**What is needed:**
Read the data below line by line and state how many lines hold "sequence". Nothing else belongs in the answer.

Dataset entries
==*==
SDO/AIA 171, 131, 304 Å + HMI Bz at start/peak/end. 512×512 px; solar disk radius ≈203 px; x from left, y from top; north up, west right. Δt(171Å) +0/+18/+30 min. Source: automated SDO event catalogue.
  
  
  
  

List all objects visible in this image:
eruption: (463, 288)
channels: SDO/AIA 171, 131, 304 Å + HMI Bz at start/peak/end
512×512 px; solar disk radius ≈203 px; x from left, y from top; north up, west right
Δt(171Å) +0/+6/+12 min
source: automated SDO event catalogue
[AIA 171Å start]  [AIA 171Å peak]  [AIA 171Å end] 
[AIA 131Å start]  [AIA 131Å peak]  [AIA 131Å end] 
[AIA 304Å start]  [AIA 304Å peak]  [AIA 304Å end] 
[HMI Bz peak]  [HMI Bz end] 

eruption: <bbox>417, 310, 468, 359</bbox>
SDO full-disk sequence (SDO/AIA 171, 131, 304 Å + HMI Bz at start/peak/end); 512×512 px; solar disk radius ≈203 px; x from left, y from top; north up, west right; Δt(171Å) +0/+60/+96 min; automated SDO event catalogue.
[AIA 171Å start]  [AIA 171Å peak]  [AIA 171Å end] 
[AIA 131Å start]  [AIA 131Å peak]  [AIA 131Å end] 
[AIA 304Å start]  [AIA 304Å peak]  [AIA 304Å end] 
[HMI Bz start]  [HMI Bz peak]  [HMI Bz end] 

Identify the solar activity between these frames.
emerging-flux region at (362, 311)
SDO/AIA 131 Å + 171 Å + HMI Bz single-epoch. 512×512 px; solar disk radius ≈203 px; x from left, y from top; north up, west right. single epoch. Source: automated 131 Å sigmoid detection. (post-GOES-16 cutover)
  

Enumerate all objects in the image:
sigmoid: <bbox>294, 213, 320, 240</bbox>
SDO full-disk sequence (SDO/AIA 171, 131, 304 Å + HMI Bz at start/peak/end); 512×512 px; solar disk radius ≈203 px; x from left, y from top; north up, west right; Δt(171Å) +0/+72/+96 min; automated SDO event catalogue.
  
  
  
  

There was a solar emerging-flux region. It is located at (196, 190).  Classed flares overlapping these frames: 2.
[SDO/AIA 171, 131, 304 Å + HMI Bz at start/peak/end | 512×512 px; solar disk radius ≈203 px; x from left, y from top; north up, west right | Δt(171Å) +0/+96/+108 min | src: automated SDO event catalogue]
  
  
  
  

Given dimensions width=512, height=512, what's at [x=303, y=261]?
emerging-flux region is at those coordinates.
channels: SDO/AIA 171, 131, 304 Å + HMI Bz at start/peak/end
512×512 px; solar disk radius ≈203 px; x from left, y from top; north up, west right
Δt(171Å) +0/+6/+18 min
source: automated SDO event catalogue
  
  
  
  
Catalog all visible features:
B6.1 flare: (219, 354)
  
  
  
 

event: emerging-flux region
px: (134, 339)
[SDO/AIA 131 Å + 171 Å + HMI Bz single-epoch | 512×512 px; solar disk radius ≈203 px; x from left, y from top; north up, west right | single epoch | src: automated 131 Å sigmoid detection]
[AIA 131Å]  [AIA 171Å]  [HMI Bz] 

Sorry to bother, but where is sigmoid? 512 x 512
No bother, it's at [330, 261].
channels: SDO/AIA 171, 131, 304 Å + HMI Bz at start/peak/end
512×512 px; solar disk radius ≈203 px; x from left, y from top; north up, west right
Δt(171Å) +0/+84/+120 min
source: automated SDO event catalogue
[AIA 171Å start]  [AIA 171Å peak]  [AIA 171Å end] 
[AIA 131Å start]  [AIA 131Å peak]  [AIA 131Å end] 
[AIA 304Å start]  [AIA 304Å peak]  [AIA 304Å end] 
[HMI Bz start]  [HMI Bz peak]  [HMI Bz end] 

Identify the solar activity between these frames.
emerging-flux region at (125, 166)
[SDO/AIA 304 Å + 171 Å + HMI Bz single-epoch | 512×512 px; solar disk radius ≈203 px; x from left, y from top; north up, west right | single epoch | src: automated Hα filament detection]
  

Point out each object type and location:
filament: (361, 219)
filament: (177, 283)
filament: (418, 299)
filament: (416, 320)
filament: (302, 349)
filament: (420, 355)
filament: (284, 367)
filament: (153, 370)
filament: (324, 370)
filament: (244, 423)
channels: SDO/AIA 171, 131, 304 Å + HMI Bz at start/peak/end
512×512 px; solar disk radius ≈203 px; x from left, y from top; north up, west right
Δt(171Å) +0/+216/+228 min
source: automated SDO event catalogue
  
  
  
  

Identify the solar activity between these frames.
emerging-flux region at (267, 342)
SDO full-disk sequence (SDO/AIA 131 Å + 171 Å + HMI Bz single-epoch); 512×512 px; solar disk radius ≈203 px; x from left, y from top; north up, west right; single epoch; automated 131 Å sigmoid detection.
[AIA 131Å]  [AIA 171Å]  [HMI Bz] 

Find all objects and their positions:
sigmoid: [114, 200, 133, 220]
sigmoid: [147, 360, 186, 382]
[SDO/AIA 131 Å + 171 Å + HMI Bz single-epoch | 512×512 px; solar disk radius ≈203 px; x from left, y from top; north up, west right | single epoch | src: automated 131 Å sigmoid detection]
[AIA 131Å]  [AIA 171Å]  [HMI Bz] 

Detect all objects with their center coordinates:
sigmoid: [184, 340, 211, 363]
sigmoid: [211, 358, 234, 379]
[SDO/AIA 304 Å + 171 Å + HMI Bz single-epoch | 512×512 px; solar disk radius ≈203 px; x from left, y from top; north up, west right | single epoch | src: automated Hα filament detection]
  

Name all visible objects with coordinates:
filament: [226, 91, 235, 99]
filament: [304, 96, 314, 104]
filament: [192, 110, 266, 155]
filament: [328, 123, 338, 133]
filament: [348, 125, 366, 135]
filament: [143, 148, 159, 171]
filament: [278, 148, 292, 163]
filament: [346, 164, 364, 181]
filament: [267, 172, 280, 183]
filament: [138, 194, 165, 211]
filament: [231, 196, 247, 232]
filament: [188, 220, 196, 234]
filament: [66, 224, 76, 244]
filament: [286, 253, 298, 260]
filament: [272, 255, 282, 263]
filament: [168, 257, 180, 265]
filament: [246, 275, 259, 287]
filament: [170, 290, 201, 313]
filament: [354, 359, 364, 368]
==*==
**Solution to this exercise:**
3